Despite being more than 500 years old and written in Middle English, I really enjoyed Sir Thomas Mallory’s Le Morte d’Arthur. A lot of my enjoyment stemmed from the audiobook performance of Derek Jacobi. I’ve read him before and my opinion has not changed. The English actor and performer is one of the best to ever do audiobook narrations. If you pick up an audiobook and see that he’s reading it, you can feel assured that you’re going to enjoy yourself. He was able to perform the sometimes unfamiliar Middle English verbiage in such a way that I never felt lost or confused. It was something like hearing really excellently read Shakespeare, where emotion fills in the gaps of unfamiliar language and turns of phrase.

The performance had a transportive quality that put me in mind of all the men and women who almost certainly read this book, Shakespeare among them. The early date of the publication makes it likely that this could have been a favorite of King Henry VIII, Francis Bacon, St.
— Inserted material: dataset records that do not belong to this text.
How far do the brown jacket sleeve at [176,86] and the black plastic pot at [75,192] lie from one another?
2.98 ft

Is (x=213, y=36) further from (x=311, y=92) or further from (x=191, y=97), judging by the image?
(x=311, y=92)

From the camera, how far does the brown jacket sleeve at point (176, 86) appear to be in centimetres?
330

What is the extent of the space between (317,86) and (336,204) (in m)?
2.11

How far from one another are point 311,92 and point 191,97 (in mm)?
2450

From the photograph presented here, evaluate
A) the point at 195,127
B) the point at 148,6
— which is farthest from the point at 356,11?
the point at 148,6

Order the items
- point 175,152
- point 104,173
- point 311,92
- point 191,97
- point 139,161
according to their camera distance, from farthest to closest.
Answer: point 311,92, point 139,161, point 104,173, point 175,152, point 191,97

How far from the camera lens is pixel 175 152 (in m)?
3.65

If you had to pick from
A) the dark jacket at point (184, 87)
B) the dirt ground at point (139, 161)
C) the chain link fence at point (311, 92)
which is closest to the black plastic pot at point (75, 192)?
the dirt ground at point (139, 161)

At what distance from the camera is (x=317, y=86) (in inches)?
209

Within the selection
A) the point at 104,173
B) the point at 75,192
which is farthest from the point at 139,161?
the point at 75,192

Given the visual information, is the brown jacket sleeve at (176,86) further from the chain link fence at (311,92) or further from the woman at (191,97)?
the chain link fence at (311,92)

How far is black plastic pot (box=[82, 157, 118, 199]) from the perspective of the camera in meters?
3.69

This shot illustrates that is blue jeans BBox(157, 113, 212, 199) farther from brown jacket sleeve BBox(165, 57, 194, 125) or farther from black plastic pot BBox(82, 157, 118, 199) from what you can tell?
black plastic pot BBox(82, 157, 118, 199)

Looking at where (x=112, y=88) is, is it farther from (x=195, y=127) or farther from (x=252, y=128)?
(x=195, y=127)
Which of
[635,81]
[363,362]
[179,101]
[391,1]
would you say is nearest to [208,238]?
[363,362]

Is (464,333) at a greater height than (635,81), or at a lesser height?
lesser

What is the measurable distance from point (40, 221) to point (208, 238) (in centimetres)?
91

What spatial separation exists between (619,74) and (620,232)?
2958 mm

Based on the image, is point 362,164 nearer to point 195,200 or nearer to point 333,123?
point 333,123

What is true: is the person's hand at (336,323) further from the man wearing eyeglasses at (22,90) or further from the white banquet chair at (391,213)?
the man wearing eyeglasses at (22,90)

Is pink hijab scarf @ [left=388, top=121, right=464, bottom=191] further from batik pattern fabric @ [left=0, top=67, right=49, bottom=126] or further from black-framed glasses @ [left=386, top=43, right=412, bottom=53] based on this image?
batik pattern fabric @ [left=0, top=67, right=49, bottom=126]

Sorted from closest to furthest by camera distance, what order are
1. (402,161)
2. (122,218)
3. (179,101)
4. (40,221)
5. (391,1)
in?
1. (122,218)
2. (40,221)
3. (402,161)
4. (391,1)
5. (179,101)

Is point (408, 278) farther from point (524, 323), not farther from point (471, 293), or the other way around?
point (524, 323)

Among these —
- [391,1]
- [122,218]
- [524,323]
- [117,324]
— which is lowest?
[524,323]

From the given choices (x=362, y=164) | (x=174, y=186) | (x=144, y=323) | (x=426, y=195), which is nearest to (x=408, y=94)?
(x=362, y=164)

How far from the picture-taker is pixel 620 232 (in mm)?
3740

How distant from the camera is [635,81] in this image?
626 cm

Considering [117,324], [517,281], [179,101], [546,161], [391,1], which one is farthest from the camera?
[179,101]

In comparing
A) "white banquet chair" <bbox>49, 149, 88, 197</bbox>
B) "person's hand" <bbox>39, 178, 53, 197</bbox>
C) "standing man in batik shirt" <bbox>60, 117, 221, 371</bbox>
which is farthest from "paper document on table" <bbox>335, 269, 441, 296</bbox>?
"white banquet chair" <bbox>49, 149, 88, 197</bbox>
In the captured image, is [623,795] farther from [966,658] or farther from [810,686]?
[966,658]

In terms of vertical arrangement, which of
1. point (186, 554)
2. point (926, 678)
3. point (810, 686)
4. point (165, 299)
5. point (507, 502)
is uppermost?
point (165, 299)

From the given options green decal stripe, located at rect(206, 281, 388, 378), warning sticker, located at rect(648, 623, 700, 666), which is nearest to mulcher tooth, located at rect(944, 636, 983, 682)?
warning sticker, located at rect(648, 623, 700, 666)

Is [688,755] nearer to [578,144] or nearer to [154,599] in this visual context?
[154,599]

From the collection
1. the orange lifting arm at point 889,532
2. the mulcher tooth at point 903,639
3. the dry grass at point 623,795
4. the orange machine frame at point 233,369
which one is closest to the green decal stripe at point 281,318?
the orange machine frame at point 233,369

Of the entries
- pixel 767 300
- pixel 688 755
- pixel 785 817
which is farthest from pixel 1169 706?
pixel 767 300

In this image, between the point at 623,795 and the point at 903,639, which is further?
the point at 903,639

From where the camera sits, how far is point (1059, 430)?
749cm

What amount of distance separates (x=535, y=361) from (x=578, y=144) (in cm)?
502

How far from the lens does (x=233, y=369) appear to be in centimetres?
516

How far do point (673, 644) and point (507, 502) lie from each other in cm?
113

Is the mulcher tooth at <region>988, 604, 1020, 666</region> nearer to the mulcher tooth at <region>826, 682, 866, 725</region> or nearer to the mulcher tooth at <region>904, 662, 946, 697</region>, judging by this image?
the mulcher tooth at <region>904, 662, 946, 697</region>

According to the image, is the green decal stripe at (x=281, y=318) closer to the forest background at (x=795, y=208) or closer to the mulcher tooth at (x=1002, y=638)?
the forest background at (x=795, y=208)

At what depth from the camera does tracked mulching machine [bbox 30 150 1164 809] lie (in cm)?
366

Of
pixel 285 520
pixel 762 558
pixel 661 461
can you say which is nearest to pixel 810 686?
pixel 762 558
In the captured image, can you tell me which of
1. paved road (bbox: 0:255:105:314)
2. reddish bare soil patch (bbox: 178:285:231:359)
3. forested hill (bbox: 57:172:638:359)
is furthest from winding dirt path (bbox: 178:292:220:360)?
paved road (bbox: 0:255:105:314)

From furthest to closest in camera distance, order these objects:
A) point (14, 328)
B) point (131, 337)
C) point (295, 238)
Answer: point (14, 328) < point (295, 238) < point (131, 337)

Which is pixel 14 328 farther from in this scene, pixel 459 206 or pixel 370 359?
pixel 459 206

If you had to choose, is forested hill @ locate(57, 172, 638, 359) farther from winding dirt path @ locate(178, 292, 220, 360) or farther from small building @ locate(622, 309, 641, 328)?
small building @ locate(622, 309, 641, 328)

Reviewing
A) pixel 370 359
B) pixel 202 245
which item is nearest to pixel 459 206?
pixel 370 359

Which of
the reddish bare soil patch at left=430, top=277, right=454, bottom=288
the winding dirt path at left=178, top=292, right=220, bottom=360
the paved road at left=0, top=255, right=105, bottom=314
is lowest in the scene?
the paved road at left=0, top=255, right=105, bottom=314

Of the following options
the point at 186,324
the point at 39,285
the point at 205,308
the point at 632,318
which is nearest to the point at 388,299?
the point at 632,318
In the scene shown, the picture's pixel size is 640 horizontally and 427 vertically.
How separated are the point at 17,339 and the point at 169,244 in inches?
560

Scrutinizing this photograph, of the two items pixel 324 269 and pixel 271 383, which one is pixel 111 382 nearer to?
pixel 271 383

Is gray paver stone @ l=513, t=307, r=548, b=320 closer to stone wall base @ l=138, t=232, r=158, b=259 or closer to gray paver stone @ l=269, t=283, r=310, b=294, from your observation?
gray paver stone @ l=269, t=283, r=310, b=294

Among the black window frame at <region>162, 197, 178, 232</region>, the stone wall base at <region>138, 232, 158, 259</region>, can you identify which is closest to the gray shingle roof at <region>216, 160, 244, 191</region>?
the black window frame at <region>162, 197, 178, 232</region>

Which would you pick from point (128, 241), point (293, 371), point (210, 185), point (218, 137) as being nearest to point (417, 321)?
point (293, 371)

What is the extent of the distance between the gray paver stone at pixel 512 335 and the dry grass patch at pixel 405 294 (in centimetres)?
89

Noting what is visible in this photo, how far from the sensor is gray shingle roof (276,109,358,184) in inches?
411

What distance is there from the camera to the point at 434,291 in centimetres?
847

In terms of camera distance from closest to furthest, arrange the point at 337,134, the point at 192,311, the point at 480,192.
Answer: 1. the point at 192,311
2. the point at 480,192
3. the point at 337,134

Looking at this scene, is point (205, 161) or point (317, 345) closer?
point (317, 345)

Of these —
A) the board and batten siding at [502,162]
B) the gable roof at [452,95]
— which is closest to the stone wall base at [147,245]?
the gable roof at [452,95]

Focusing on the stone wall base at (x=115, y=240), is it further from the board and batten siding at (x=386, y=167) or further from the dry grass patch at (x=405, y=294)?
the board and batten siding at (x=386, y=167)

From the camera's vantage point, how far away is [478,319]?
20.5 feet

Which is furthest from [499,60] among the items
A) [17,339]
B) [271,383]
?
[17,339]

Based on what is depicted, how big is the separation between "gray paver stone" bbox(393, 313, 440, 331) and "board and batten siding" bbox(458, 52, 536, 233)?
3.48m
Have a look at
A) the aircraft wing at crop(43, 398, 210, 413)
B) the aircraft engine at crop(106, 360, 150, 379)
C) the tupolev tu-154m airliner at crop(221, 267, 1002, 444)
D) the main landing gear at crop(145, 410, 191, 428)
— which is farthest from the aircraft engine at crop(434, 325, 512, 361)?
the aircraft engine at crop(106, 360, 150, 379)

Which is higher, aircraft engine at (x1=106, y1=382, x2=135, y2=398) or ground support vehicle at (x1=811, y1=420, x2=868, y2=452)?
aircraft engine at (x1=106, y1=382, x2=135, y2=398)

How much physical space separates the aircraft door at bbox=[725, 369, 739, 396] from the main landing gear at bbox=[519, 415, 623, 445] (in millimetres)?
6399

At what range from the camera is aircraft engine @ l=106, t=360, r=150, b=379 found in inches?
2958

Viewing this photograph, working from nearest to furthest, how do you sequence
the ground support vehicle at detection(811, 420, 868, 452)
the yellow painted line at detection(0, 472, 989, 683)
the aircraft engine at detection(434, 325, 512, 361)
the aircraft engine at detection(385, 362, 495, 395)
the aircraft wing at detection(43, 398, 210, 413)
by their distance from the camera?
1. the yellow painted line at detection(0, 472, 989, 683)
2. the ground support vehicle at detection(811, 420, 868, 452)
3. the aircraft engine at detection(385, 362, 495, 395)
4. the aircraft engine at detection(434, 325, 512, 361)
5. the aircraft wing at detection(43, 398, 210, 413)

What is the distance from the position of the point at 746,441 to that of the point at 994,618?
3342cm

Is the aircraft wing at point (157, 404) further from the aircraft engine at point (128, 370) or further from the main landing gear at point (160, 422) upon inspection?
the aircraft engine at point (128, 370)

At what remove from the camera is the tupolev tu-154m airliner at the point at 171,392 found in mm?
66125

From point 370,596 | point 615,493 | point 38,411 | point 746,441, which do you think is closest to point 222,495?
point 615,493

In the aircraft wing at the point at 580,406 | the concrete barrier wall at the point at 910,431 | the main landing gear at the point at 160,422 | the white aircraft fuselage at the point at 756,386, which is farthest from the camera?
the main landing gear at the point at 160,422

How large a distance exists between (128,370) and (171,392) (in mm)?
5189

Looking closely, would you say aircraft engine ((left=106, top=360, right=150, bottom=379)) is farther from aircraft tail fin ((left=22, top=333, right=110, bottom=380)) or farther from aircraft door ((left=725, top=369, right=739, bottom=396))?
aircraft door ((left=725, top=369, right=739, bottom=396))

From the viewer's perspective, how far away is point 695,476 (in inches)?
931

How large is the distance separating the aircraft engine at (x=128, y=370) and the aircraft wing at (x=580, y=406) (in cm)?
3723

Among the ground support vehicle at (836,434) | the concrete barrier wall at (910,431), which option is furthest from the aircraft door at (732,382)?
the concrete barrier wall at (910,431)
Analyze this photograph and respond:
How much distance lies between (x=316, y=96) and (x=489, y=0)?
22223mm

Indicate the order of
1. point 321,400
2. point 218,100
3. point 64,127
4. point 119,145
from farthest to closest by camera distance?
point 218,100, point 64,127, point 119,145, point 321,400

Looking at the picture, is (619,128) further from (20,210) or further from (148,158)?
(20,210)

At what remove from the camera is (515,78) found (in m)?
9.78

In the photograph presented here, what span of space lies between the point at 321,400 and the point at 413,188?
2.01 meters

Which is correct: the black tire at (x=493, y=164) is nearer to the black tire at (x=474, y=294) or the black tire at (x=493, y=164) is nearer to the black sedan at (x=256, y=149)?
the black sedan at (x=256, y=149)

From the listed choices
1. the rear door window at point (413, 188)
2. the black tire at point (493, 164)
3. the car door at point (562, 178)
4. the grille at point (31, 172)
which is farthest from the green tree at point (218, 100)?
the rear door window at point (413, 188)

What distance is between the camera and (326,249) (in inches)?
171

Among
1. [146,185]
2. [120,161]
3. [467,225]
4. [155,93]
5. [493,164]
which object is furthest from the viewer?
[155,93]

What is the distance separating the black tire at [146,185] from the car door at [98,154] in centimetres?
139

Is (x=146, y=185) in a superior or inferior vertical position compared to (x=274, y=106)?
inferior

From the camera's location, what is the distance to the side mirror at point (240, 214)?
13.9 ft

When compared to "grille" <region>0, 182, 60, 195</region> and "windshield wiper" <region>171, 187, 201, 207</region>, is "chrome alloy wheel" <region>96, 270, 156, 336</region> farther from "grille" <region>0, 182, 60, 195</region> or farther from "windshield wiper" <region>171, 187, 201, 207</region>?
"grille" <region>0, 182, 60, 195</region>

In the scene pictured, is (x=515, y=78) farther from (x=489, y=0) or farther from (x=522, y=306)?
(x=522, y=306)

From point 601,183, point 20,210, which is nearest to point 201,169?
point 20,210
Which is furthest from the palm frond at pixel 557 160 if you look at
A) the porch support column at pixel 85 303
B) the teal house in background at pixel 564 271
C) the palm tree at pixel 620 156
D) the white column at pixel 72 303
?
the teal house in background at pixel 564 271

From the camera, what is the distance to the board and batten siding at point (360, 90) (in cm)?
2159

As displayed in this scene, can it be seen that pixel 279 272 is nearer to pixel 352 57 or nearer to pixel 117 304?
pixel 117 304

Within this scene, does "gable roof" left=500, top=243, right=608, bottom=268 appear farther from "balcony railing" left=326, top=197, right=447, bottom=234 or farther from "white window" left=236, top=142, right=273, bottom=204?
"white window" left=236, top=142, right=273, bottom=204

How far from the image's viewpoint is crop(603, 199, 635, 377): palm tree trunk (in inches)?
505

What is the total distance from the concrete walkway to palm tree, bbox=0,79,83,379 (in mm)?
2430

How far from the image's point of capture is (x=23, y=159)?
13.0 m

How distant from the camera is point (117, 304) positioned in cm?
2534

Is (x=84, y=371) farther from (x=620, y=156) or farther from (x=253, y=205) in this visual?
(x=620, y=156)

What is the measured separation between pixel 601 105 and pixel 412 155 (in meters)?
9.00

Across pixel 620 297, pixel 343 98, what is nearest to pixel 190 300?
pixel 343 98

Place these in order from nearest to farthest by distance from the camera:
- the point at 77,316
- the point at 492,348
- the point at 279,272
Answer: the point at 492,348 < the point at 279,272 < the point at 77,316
Thomas More, the early American colonists,and the Founders of the United States.

Mallory’s book is a foundational work in English literature and also the British identity, though he served the role as a compiler of much older stories, in addition to crafting a cohesive narrative. Given the foundational nature of the story, it was important to me while reading to think through why the book and the Arthurian legend resonates so strongly across time.

For me, that question started by the title of the book itself. Le Morte d’Arthur means “the Death of Arthur.” It’s a strange title given that the king’s death is a relatively small part of the story that comes up briefly at the very end. There are large sections of the book focused much more intently on Lancelot than Arthur. Why not The Life of Arthur? For me, the story, when read as a whole, feels like a descent. We meet a young boy on the path to being king, powerful and foretold, and everything after he pulls the sword from the stone feels like complication, mistakes, death, and tragedy – until we get to Arthur’s own death. Arthur’s arc and life feels very much like a story about the Fall of Man in many respects.

If that sounds depressing, well, it is. However, in the midst of that fall we see the contrast, too, which includes beauty, chivalry, courage, and love. The stories end up functioning as a kind of fairy tale parallel to the human life. We all are very flawed and we all eventually die, and a lot of strange and difficult circumstances are met along the way, but there’s a beauty in the effort to continue trying to do better in the midst of that death and failure. The story is not without hope though. It acknowledge that death ultimately claims everyone, but some live on in heaven after – even some who we’ve seen make terrible mistakes. You might say it’s like reading the narrative sections of the Old Testament.

One difference between Mallory’s Arthur story, and the now more familiar 20th century version told by T.H. White, is that this is a much more Christian story than the later tale. There is magic and enchantments in this world, but there is also Christ, above all of that, for whom everyone can and does strive. This Christian reverence is one area wherein the original Mallory story exceeds White’s follow-up. The Holy Grail quest, as told by Mallory, feels as though it means something real and something deeper. White’s Once and Future King, by contrast, often feels as though the underlying Arthurian Christianity takes a backseat to 20th century views of science, or the whimsical non-Christian magic wielded by Merlin. This story is a product of its time and it was fun to put on 15th century shoes (well, ears) for a few hours.

I highly recommend this audiobook. It’s an easy listen, Jacobi is brilliant, and the story will leave you thinking about deep things – sin, death, repentance, love, and more than anything… striving. It’s heart-stirring even after five centuries.

Have you read Le Morte d’Arthur? If so, what did you think?